Ren seemed unconcerned that he insulted the dignity of a fierce and wild predator with a few credits’ worth of plastic and metal and completely ignored Havik. “If y
ou do not wish to wait, then do not attack males holding expensive, custom made converters,” he said. He lifted a piece of silver metal that appeared very much to be two cups welded together.
“That was custom made?” Havik did not understand mechanics.
“Yes. The inner chamber degrades over time.” Ren tapped the center where the cups joined. “I could waste days searching junkyards for the part, but it would be worn and fail, just as our current one does. Fortunately, this appears to have survived your temper tantrum.”
Havik had the overwhelming urge to punch Ren again. “How long until we’re ready to fly?”
“Three hours.”
“Make it one.” He needed to follow Thalia. The tracker worked at a considerable distance but the itching inside his head would cease if he were moving toward her, not sitting still while Ren played with his parts.
Thalia would have snorted at that, making such a ludicrous sound with her tiny Terran nose and sinus cavity.
“Impossible. The material needs to be tempered or it will crack, and that will cause a cascade—” Ren babbled, listing a series of mechanical failures that would prove fatal.
Havik ceased to listen. “Do it.”
He scooped up Stabs, clutching and hissing at the ball, and marched up the ramp.
Chapter 13
Thalia
The crew was less than warm with their greetings.

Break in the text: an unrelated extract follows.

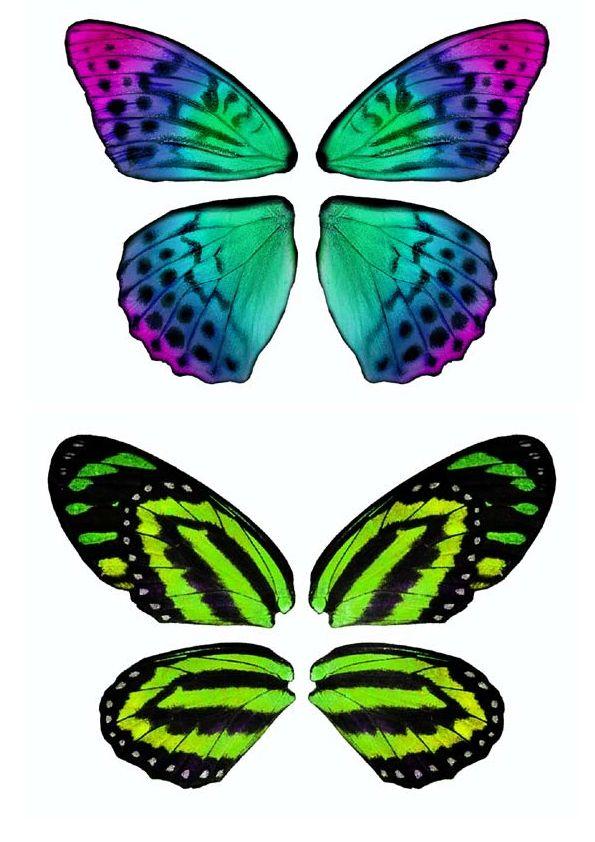 Dibujos Y Plantillas Para Imprimir Alas De Mariposas Para Imprimir 01 Alas De Hada Alas De Hadas Alas De Mariposa Cuadros De Mariposas
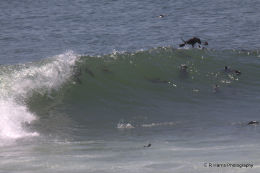 Sea Lions Surfing-Cape Cross 2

“Captain brought in another stray. This one won’t last a week,” a human man with a rough salt and pepper beard said. He looked like he fought hard in the battle of life but still lost.
“Please, question me some more,” Sue said, silencing the man with a look. “Dray, give her Paadric’s old cabin.”
Dray, the other Sangrin male who had been at the bar, asked, “Do you have luggage or something?”
“What you see is what you get. I didn’t have time to pack a bag before I was asked to leave the ship,” Thalia said, trying to keep her voice light. She wanted the smuggler crew to underestimate her because you never question the motive of those you think of as harmless. If anyone questioned her, she’d have to spin a lie, and making up lies on the spot was harder than people thought.